Problem description: Every record below is to be restated word for word, and no picture is to be copied.

Extracted information:
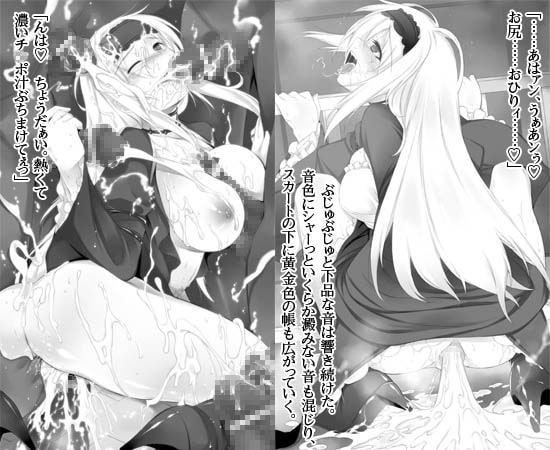 ワルプルギスの淫夢[さかき傘(作)]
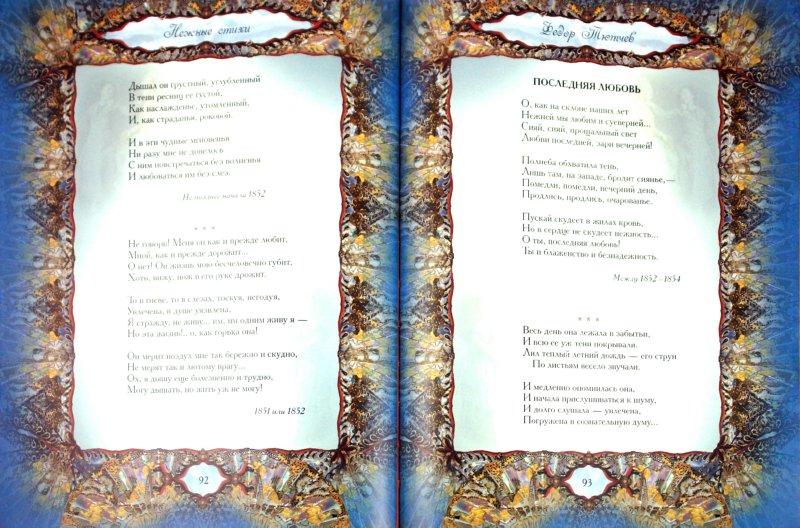 Иллюстрация 1 из 87 для Нежные стихи. Сборник любовной лирики | Лабиринт - книги. Источник: Лабиринт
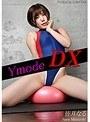 Ymode DX vol.48 皆月なる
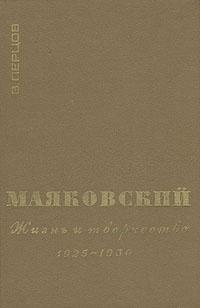 В. Перцов Маяковский. Жизнь и творчество. В трех книгах. Книга 3. 1925-1930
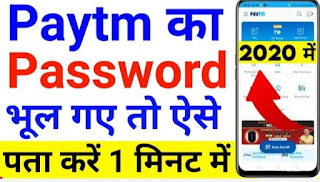 Paytm ka password forgot Kaise Kare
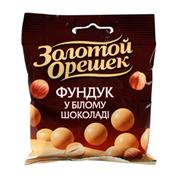 Шоколад Золотий горішок 50г фундук в бел.шок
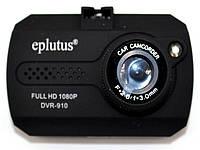 Автомобильный видеорегистратор Eplutus DVR-910 Full HD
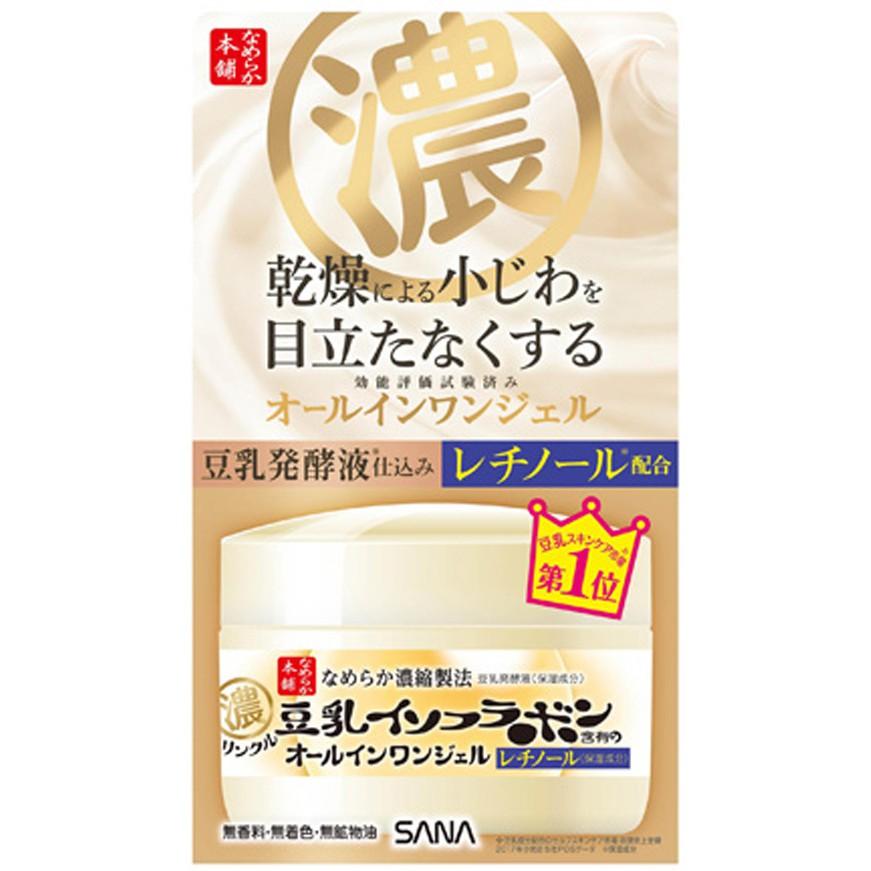 SANA 莎娜 豆乳美肌緊緻潤澤多效凝膠霜(100g)【小三美日】D484674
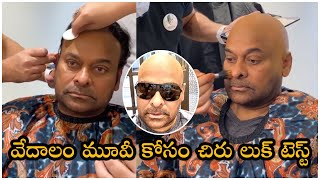 Chiranjeevi Gundu Look Making Video | Megastar Chiranjeevi New Look | TFPC - TFPC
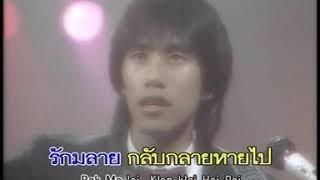ปลูกรัก Karaoke คีรีบูน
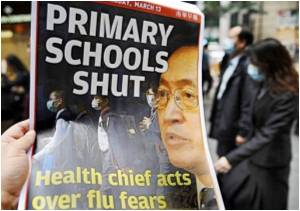 Shutting Schools Could Blunt Flu Pandemic: Study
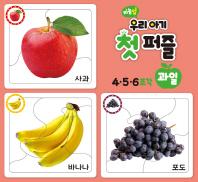 지능업 우리 아기 첫 퍼즐: 과일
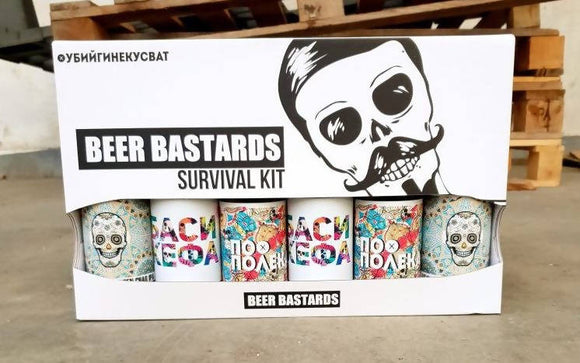Beer Bastards 6-Pack - Maastricht.beer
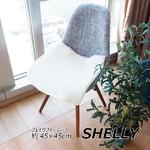 フェイクファー ミンクタッチ マット/座布団 【約45×45cm スクエア ホワイト】 フェイクファー 高密度『SHELLY』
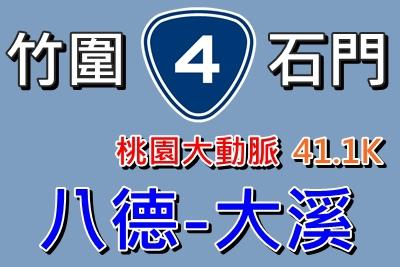 台4-4.jpg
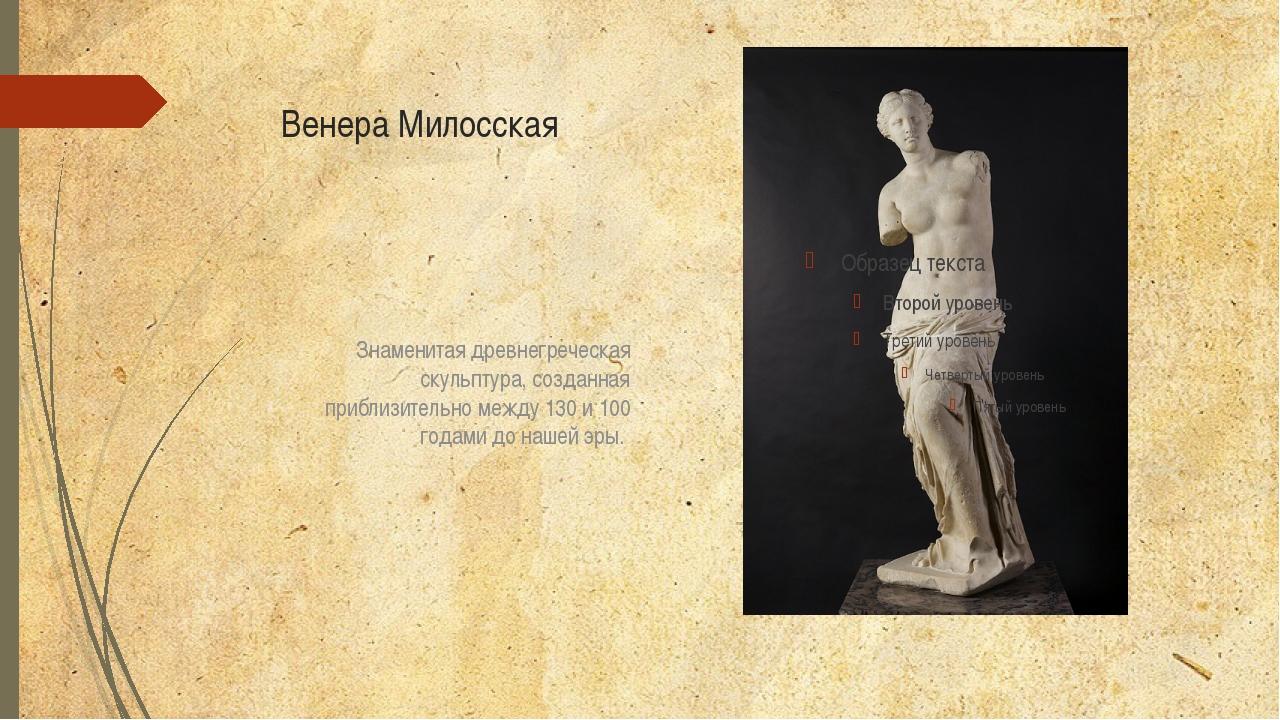 Венера Милосская Знаменитая древнегреческая скульптура, созданная приблизите...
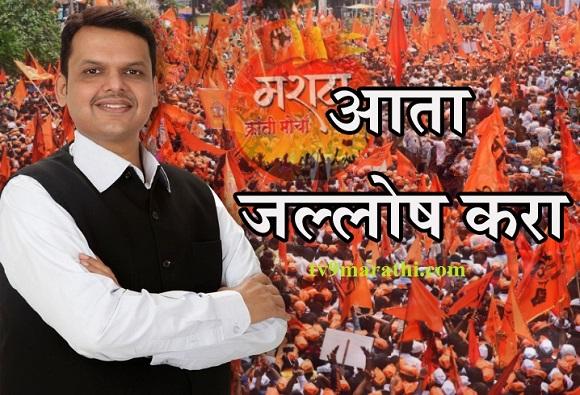 Maratha Reservation, मराठा समाजाला आजपासून 16 टक्के आरक्षण!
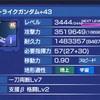 【GAW】艦隊戦終了&宿命の二人開始!
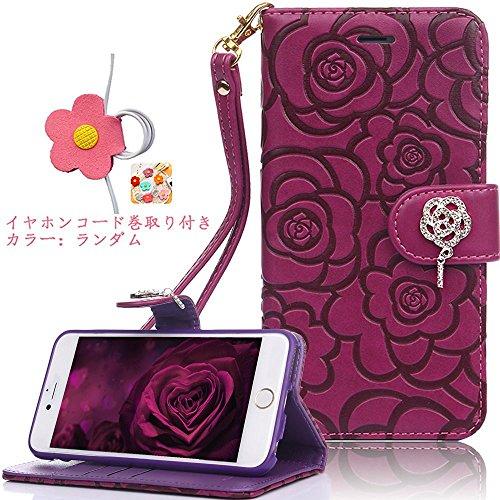 Mifine iPhone6S plus / iPhone6 plus 対応 花柄 ケース 手帳型 モーブ 薔薇の柄 横開き レザー 革 カバー マグネット式 カードポケット スタンド機能 アイフォン6S plus / アイフォン6 plus 用 財布型 カバー ストラップ付き キラキラデコ イヤホンコード巻取り 付き カラー:ランダム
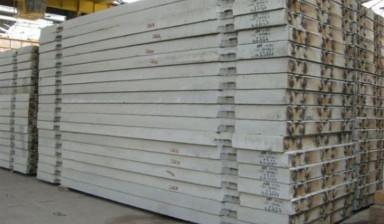 Новый уренгой бетон купить теплоемкость бетон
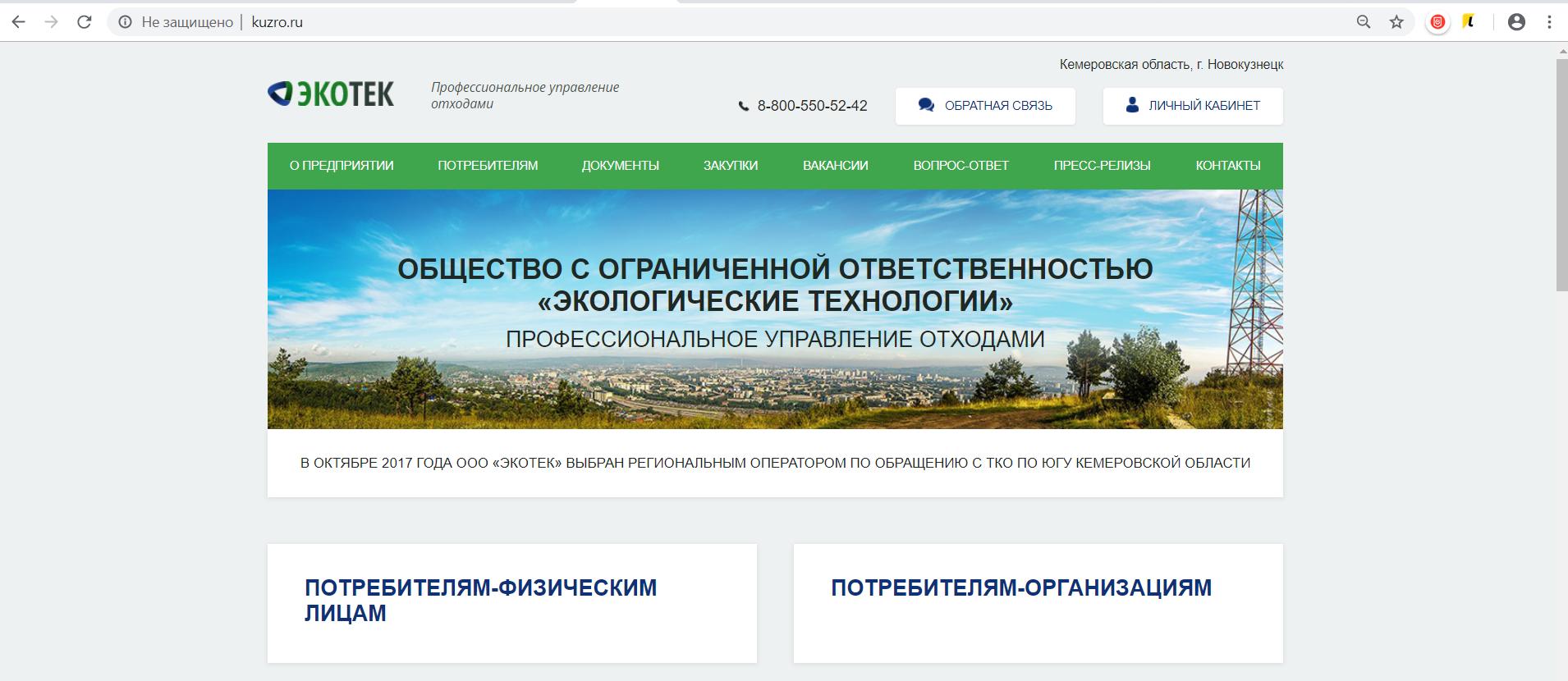 Региональный оператор ТКО Кемеровской области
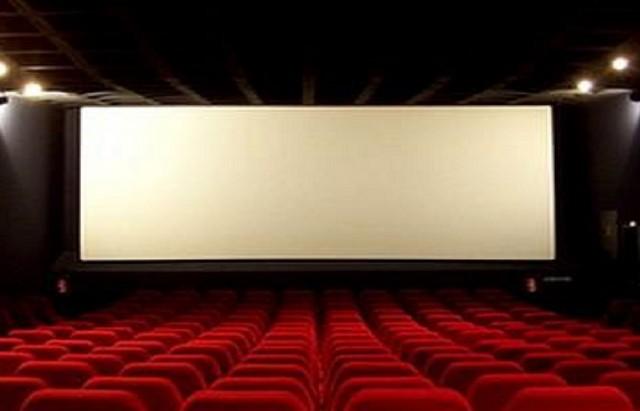 salles cinema  قاعة سينيما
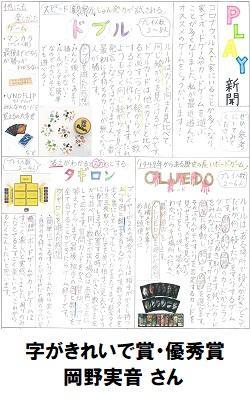 03字がきれいで賞_優秀賞_小学生03_250-400.jpg
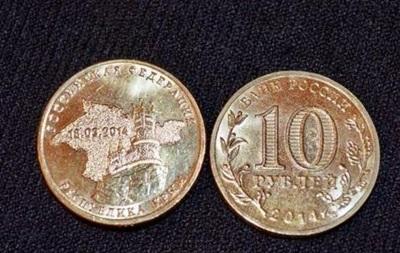 Крымчане получили зарплату памятными монетами об аннексии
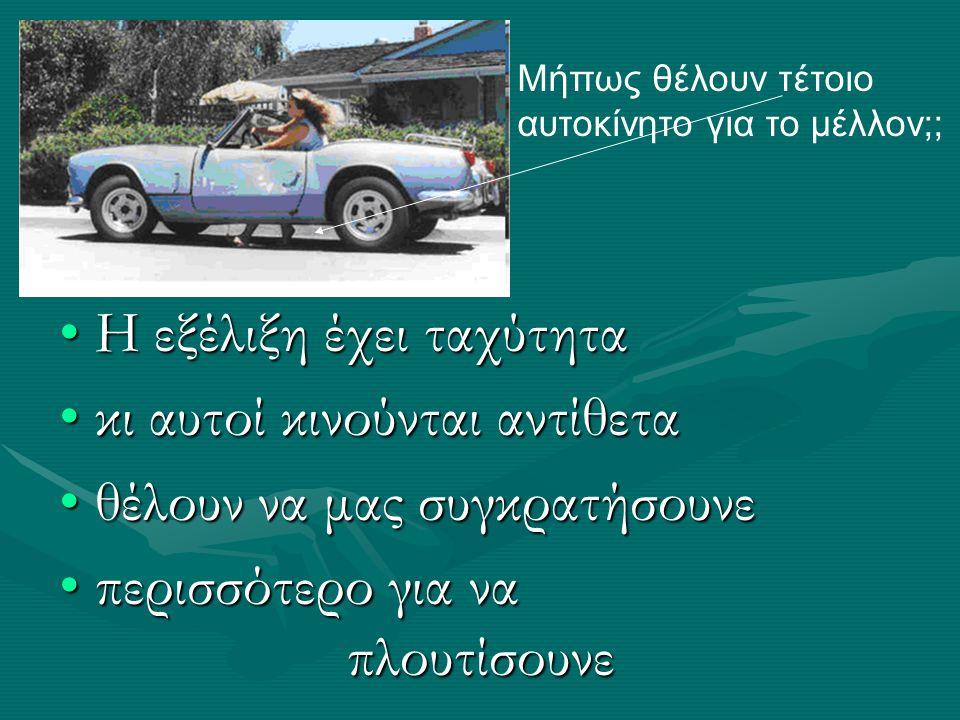 Έλληνα!.που νοιώθεις μεγάλος οδηγόςΈλληνα!.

Result of the exercise:
 ワルプルギスの淫夢[さかき傘(作)]
 Иллюстрация 1 из 87 для Нежные стихи. Сборник любовной лирики | Лабиринт - книги. Источник: Лабиринт
 Ymode DX vol.48 皆月なる
 В. Перцов Маяковский. Жизнь и творчество. В трех книгах. Книга 3. 1925-1930
 Paytm ka password forgot Kaise Kare
 Шоколад Золотий горішок 50г фундук в бел.шок
 Автомобильный видеорегистратор Eplutus DVR-910 Full HD
 SANA 莎娜 豆乳美肌緊緻潤澤多效凝膠霜(100g)【小三美日】D484674
 Chiranjeevi Gundu Look Making Video | Megastar Chiranjeevi New Look | TFPC - TFPC
ปลูกรัก Karaoke คีรีบูน
 Shutting Schools Could Blunt Flu Pandemic: Study
 지능업 우리 아기 첫 퍼즐: 과일
Beer Bastards 6-Pack - Maastricht.beer
 フェイクファー ミンクタッチ マット/座布団 【約45×45cm スクエア ホワイト】 フェイクファー 高密度『SHELLY』
 台4-4.jpg
 Венера Милосская Знаменитая древнегреческая скульптура, созданная приблизите...
 Maratha Reservation, मराठा समाजाला आजपासून 16 टक्के आरक्षण!
 【GAW】艦隊戦終了&宿命の二人開始!
 Mifine iPhone6S plus / iPhone6 plus 対応 花柄 ケース 手帳型 モーブ 薔薇の柄 横開き レザー 革 カバー マグネット式 カードポケット スタンド機能 アイフォン6S plus / アイフォン6 plus 用 財布型 カバー ストラップ付き キラキラデコ イヤホンコード巻取り 付き カラー:ランダム
 Новый уренгой бетон купить теплоемкость бетон
 Региональный оператор ТКО Кемеровской области
 salles cinema  قاعة سينيما
 03字がきれいで賞_優秀賞_小学生03_250-400.jpg
 Крымчане получили зарплату памятными монетами об аннексии
 Έλληνα!.που νοιώθεις μεγάλος οδηγόςΈλληνα!.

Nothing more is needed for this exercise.